* Instructions to follow:
Continue the personal account below about returning to music, starting right after its last sentence.

* Selected text:
— Begin —

I have not been in touch with my inner musician in quite sometime.
I'm having to dig her out.
I attempted it first by trying out the new church orchestra. Well, the room was hot ( I don't DO heat) and I couldn't even hear myself to tell if I was in tune or not so I just left thinking...hmmmm. This is not what I was going for. I mean, I've played in an orchestra before, but there were no strings this time with several trumpets and flutes at my ear. WHAT was I playing. I'm still not sure. But IF someone heard me, it couldn't have been pretty.
I give up easily, especially when my passion is unstoked and my husband says something like, "you're involved in too much, you need to give something up."
but then I got this call.....
I'm at my mom's discussing the oh-so-wonderful details of my sister's wedding when my cell phone rings
It's the mother of some of my friends from my Dad's old church from about the time I was 13-16 years old.

— End —

* Extracted records:
— Begin —

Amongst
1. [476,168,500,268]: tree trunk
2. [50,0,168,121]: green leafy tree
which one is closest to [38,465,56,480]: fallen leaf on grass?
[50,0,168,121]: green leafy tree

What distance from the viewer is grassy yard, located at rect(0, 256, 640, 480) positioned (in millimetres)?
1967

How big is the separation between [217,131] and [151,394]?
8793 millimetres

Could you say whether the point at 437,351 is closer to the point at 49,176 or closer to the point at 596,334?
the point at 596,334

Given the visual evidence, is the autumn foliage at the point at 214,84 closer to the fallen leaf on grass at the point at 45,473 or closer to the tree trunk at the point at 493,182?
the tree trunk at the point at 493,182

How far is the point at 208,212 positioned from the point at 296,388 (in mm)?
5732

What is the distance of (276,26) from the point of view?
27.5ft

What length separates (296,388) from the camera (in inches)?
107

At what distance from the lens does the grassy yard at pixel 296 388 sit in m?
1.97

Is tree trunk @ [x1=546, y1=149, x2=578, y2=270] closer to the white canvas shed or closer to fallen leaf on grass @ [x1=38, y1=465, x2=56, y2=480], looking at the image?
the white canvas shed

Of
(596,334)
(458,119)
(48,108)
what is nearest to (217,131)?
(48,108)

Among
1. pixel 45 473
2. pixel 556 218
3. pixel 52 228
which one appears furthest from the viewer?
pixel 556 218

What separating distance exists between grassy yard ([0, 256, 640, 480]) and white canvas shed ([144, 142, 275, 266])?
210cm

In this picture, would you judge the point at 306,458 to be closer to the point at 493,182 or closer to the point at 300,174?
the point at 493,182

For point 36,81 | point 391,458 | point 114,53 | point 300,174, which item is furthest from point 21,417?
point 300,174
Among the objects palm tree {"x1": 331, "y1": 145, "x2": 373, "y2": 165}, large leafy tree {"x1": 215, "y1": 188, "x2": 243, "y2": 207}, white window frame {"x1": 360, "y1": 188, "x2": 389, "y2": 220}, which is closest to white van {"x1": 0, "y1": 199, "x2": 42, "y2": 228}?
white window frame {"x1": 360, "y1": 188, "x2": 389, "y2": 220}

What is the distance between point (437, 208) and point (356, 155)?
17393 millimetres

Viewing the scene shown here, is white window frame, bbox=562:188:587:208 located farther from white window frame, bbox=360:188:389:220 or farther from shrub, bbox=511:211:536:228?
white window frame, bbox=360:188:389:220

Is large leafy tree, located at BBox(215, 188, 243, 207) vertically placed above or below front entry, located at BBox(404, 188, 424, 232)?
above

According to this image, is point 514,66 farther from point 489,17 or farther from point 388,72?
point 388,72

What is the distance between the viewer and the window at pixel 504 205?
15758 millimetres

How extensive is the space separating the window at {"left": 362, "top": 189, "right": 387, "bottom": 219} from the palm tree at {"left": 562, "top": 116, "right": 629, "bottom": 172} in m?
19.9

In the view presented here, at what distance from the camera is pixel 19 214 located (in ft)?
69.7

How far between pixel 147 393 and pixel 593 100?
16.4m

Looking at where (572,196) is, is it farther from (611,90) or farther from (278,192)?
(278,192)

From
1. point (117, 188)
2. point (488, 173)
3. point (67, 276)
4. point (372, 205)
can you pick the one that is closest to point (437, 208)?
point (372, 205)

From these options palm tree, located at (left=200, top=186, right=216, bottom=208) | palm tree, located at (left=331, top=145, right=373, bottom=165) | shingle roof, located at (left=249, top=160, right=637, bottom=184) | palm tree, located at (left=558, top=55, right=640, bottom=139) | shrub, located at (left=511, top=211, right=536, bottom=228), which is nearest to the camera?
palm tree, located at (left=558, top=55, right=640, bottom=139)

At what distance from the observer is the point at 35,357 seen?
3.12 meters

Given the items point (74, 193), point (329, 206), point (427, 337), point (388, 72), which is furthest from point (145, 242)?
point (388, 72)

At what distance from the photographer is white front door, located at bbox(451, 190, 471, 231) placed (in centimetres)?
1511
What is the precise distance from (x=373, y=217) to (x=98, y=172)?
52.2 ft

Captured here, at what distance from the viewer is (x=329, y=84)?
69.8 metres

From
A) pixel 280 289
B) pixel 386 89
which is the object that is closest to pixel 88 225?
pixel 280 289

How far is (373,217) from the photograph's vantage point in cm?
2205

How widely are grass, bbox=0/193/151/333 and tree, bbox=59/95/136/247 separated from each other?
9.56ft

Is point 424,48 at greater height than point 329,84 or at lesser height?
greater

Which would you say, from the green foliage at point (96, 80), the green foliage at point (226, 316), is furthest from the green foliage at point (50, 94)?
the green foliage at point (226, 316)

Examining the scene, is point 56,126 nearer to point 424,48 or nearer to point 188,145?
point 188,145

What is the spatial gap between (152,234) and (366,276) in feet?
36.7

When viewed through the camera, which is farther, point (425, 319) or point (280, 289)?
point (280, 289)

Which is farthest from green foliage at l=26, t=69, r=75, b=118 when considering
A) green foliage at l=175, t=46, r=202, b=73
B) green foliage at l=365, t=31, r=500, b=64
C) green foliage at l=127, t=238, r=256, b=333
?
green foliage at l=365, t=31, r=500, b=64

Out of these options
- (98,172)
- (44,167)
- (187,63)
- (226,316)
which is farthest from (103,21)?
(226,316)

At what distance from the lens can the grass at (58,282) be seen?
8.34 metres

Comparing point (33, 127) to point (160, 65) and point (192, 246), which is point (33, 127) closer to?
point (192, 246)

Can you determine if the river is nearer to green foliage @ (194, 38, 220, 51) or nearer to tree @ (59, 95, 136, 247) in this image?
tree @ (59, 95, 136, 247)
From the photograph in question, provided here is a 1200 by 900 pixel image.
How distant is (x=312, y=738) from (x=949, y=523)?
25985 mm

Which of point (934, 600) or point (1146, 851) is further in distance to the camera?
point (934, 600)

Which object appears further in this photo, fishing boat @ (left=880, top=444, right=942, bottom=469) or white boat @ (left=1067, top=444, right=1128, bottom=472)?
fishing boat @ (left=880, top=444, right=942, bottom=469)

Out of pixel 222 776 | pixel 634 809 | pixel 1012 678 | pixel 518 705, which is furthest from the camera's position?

— End —

* Expected answer:
She tells me her youngest son is getting married (he's a few years younger than me) and he wants me to play at his wedding. Now. I haven't seen these people 14 years!!! ( I think) And they went to the trouble of tracking me down somehow.
He's getting married in 2 weeks. Almost.
Of course I say yes! I mean how wonderful! And I am so flattered. My husband is not...but he's handling it well.
So I've been practicing my violin and now am the proud wearer of short fingernails once again.
Well, he calls today and his fiance wants to walk down the aisle to a song by Meiko, to which there IS NO SHEET MUSIC.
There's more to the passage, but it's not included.